Inelastic scattering : Esneksiz saçılma. Esnemez saçılım. Toplam kinetik enerjinin değiştiği saçılma. Esnek olmayan saçılma. Esnemez saçılma.

 

Incoherent scattering : Evreuyumsuz saçılım. Karmaşık saçılma. Saçılmış demetin parçaları arasında evre ilintisi bulunmaması. Bağdaşmaz saçılım. Uyumsuz dalga dağılımı. Eşevresiz saçılma. Evre'-dışı saçılma. Koherent olmayan saçılma. Evre-dışı saçılım.

İngilizce Scatterings Türkçe anlamı, Scatterings eş anlamlısı

Sözcükler, direkt olarak Scatterings ile ilgili eş anlamlı kelimeler olmayabilir. Kelime anlamı benzer olan sözcükler olabilirler.

Dissipation : Yayılma. Dağılma.

Backwash : İkincil etki. Sonuç. Geriye gelen dalga. Dümen suyu. Geri yıkama. Dalganın geri çekilmesi. Sonraki etki.
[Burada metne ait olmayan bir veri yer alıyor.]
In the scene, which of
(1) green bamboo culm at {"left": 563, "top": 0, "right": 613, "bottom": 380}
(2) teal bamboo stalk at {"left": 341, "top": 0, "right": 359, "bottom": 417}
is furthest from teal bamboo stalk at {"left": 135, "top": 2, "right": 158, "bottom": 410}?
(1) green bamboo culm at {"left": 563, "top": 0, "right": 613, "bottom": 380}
Olayın yankıları. Ters yıkama.

Dismantling : Parçalarına ayırma. Ayırma. Sökme. Dağılma. Parçalara ayırma.

Interspersions : Oraya buraya yerleştirme eylemi. Başka şeyler arasına dağıtılmış olma durumu. Birbirine karıştırma.

Cast net : Büzmeli serpme ağı. Çeşitli derinliklerde kullanılan atıldıktan sonra çökmesi beklenen ve büzme iplerinin hızla çekilmesiyle ağın ağzının kapanması sağlanarak çekilen el serpme ağı.

Spreading : Açma. Neşir. Tevsi. Yayılan. Dağıtan. Yaygınlaşan. Açılma. Yaylım.

Brandishes : Sallama. Sallamak. Tehdit edercesine sallamak (elini veya parmağını vb). Sağa sola sallamak. Savurmak.

Rain shower : Sağnak yağmur. Sağanak. Sağnak yağış.

Interleaving : Biniştirme. Boşluk verme. Boş sayfa eklemek. Araya ekleme. Veri ile denetim bilgisini karıştırmak.

Dispersals : Dispersal. Yayılma. Çözülüm. Dağıtılma. Dağıtım. Dağılma.

 

Scatterings synonyms : sprinkling, blethering, repercussion, drizzles, tossing, absurd, drizzle, dispersal, cover nets, divulging, throwing away, communication, brandishing, drizzled, asinine, administering, spatters, administerings, delivery, diffusions, balls, blethered, dissemination, dissipations, baloneys, bafflegab, circulation, bathetic, dispersion, disincorporation, baloney, allocations, fallouts.

Scatterings zıt anlamlı kelimeler, Scatterings kelime anlamı

Soft : Görüntünün karanlık bölümlerinden aydınlık bölümlerine geçişin keskin olmaması, sertlik ile yavanlık arası. Deli. Hafif. Nazik. Sevgi dolu. Pes. Sinema, televizyon alanlarında kullanılır. Az zararlı. Cıvık. Yumuşak başlı.